Other things are not major, however still most of them are valid in my eyes and I would like to see them addressed in the future too. @giautm if you have another opinion on some parts, please let me know, I'm sure we can find the way to make most of the feature pod the CLI and Directory side.

[brentvatne]

ah yes, right @Simek - i forgot about that. let's switch to GET for the versions endpoint @giautm

[kelset]

hey folks, we are in the process of reworking how things work in rnx-kit around declaring dependencies/version of react-native for dep-check (see here microsoft/rnx-kit#1757) - so I feel that in order to unblock this PR from our work it'd probably be better to strip out thernx-kit logic and then potentially revisit this when dep-check 2.0 is rolled out.

Sorry for the delay in replying here btw 🥲

[brentvatne]

@giautm - I think we can ship this if we update to use GET instead of POST - let me know if you'd like someone to take this PR over or if you're still interested in working on it :)

[giautm]

@giautm - I think we can ship this if we update to use GET instead of POST - let me know if you'd like someone to take this PR over or if you're still interested in working on it :)

Working on it, sorry about the delay

[kelset]

(btw just for cross-reference, this might become overtime - maybe in a second iteration - related to microsoft/rnx-kit#1863 )

[Simek]

@giautm We already have a check for the missing entry in NPM registry:

directory/scripts/fetch-npm-data.js

Lines 55 to 60 in 71e6d86

	if (!downloadData.downloads) {
	console.warn(
	`[NPM] ${npmPkg} doesn't exist on npm registry, add npmPkg to its entry or remove it!`
	);
	return { ...pkgData, npm: null };
	}

Can you explain what issue you are having with Babylon?

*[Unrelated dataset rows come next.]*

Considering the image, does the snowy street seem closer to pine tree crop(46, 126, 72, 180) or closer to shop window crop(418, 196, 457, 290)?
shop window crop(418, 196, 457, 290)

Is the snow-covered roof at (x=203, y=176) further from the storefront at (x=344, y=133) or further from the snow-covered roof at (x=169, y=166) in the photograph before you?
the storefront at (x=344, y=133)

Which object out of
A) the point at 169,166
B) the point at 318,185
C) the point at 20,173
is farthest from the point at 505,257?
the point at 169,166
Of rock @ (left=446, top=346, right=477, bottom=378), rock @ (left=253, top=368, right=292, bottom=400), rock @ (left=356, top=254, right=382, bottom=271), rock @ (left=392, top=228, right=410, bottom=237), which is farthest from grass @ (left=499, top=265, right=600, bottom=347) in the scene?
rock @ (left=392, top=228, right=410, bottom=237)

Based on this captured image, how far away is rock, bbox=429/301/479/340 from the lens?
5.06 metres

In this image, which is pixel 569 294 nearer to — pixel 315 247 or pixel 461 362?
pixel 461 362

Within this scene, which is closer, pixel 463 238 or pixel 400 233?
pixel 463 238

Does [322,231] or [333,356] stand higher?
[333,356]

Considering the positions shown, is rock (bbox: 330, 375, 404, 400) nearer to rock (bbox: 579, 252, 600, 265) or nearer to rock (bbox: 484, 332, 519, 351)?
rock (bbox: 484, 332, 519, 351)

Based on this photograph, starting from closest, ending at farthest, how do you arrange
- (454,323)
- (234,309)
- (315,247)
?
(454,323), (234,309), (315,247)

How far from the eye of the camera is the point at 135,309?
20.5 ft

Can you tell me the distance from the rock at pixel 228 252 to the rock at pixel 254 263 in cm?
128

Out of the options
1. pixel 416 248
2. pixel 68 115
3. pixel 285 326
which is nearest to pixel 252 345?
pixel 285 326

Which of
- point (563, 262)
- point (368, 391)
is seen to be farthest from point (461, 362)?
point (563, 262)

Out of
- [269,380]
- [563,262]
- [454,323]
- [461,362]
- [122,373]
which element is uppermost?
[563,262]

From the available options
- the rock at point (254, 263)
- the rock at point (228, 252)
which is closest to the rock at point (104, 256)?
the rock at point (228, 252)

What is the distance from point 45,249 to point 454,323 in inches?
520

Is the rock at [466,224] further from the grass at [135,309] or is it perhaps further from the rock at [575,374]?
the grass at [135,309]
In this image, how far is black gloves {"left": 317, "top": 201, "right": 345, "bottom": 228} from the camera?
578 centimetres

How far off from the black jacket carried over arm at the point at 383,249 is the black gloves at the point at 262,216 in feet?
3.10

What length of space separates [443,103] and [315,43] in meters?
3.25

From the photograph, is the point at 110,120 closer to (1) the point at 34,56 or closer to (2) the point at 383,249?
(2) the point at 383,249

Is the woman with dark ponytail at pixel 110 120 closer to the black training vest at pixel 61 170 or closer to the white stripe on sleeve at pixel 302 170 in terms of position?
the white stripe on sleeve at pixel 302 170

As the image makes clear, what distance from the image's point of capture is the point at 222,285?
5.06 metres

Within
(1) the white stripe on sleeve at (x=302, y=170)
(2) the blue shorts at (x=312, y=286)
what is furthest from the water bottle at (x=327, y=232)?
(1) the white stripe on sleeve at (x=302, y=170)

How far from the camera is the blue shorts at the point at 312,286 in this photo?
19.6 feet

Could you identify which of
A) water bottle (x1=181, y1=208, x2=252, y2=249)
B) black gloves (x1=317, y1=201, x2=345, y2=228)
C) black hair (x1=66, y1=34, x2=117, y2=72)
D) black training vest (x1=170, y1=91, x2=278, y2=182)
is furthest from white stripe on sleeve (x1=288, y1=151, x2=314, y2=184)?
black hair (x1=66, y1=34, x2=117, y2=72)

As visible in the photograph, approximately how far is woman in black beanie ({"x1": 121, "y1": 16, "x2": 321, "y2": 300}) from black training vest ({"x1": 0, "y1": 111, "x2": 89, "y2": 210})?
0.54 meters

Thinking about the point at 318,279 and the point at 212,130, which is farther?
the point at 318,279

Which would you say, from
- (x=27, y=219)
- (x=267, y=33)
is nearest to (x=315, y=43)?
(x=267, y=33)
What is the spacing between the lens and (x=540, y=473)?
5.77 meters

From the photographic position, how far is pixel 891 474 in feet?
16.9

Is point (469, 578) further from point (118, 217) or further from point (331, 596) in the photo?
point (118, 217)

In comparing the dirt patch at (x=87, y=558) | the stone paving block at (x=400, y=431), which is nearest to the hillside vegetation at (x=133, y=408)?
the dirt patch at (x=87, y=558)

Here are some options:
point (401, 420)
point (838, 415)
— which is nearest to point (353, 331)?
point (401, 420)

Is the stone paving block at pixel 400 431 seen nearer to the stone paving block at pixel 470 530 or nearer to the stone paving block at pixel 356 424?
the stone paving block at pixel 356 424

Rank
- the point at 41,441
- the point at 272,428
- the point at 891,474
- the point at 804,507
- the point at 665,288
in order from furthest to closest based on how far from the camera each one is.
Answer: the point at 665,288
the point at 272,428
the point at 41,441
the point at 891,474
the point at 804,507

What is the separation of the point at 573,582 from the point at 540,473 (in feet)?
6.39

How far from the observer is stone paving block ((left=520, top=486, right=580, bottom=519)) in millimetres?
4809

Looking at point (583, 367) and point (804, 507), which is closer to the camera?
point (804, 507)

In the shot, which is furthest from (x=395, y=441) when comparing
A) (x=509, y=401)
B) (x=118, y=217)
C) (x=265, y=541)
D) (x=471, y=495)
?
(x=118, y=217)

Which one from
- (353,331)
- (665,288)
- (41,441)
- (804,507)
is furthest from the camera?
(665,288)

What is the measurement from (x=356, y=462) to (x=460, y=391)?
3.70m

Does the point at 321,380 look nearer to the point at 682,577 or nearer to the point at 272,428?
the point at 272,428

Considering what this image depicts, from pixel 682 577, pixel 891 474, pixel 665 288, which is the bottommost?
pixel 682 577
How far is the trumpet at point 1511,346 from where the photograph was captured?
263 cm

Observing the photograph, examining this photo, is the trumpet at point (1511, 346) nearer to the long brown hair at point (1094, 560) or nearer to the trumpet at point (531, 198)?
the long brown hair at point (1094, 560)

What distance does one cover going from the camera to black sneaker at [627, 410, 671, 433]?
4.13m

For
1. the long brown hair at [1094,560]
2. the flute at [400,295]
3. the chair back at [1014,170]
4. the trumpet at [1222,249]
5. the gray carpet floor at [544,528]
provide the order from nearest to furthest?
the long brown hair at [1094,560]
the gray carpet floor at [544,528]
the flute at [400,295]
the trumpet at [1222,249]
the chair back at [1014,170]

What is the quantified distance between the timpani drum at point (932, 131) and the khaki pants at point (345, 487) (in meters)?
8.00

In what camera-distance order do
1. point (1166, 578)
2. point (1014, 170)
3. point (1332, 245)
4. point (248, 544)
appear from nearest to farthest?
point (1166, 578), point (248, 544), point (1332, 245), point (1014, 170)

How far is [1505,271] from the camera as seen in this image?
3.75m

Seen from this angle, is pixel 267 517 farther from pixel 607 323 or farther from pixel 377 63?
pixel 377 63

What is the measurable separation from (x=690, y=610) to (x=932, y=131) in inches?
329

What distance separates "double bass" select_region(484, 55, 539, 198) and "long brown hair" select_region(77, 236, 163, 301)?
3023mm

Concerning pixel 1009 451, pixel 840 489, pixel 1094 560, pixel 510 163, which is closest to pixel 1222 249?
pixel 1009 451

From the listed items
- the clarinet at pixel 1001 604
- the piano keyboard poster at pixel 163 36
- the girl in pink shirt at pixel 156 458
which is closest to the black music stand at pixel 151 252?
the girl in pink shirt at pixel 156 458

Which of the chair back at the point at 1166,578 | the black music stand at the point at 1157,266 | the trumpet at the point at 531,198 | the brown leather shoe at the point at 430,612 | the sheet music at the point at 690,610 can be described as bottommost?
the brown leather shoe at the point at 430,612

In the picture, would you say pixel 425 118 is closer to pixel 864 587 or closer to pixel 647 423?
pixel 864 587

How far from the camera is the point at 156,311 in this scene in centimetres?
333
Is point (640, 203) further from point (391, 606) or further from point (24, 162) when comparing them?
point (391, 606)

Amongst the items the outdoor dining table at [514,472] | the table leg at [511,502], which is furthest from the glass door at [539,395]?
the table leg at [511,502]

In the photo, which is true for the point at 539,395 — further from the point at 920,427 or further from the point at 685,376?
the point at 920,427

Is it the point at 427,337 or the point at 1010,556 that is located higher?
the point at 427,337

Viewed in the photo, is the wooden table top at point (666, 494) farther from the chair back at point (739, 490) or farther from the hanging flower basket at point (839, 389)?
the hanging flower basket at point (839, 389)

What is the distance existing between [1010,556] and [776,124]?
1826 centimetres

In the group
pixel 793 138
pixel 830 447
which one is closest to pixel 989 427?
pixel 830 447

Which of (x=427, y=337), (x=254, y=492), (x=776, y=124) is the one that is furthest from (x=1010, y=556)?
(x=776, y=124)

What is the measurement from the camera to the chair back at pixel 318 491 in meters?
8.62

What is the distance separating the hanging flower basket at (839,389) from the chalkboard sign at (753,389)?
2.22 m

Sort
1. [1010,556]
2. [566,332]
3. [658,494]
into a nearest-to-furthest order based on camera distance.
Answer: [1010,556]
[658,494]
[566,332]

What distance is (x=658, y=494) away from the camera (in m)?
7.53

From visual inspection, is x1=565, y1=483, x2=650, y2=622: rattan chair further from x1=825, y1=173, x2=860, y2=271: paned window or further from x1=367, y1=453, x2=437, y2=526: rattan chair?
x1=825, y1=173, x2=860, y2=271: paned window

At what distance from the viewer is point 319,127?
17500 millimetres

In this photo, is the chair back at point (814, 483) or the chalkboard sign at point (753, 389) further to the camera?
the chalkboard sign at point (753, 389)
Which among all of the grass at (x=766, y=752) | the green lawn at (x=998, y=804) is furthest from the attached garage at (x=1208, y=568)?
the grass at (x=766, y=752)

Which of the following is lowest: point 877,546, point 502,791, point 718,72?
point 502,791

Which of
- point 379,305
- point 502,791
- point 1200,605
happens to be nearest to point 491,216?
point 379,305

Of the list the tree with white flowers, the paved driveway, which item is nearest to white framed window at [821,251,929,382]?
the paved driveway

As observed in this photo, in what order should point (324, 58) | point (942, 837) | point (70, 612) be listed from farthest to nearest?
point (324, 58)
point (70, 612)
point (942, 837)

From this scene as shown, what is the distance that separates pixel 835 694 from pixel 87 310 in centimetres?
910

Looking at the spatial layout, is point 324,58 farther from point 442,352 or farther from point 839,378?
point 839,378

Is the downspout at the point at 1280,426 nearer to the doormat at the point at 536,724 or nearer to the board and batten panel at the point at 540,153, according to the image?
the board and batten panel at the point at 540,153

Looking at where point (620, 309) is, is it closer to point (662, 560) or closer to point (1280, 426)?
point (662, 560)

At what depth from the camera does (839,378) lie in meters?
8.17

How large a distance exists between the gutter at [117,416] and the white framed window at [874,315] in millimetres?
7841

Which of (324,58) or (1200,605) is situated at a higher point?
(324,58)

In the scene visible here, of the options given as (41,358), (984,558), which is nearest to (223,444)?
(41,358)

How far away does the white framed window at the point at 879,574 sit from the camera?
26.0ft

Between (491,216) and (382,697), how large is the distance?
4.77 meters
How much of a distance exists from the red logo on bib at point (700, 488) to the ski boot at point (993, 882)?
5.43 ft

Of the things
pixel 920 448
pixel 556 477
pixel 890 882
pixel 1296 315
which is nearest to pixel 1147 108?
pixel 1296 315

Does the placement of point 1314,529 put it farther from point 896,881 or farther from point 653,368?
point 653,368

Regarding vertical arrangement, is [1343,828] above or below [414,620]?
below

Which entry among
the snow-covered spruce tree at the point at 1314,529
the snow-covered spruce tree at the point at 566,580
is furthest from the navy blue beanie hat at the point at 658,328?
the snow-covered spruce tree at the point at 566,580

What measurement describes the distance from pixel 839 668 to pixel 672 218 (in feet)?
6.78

Existence in NPM registry is perceived as a required, we stopped to throw the build in those case due to templates, which are mostly not published. Babylon addition required changing the GitHub URL regex due to uncommon monorepo structure, maybe we miss something more?

[giautm]

Can you explain what issue you are having with Babylon

This is the error related to BabylonJS/BabylonReactNative

[GH] Retrying fetch for https://github.com/BabylonJS/BabylonReactNative/tree/master/Modules/%40babylonjs/react-native TypeError: Cannot read properties of undefined (reading 'committedDate')
    at createRepoDataWithResponse (/react-native-libraries/scripts/fetch-github-data.js:283:70)
    at _callee5$ (/react-native-libraries/scripts/fetch-github-data.js:213:20)
    at tryCatch (/react-native-libraries/scripts/fetch-github-data.js:40:2404)
    at Generator._invoke (/react-native-libraries/scripts/fetch-github-data.js:40:1964)
    at Generator.next (/react-native-libraries/scripts/fetch-github-data.js:40:3255)
    at asyncGeneratorStep (/react-native-libraries/scripts/fetch-github-data.js:42:103)
    at _next (/react-native-libraries/scripts/fetch-github-data.js:44:194)
    at processTicksAndRejections (node:internal/process/task_queues:96:5)

[Simek]

Thanks for the details! 👍

Just want to let you know that I have fixed the Babylon issue, but it looks like you have already figure it out too. 🙂

Also the cleanup script requires a change, otherwise it was cleaning npmPkg field for the entry which leads to NPM fetch failure. We require this value for the monorepos anyway, the script was ignoring that fact so far, but it was not a problem since we did not have @ in the directory name.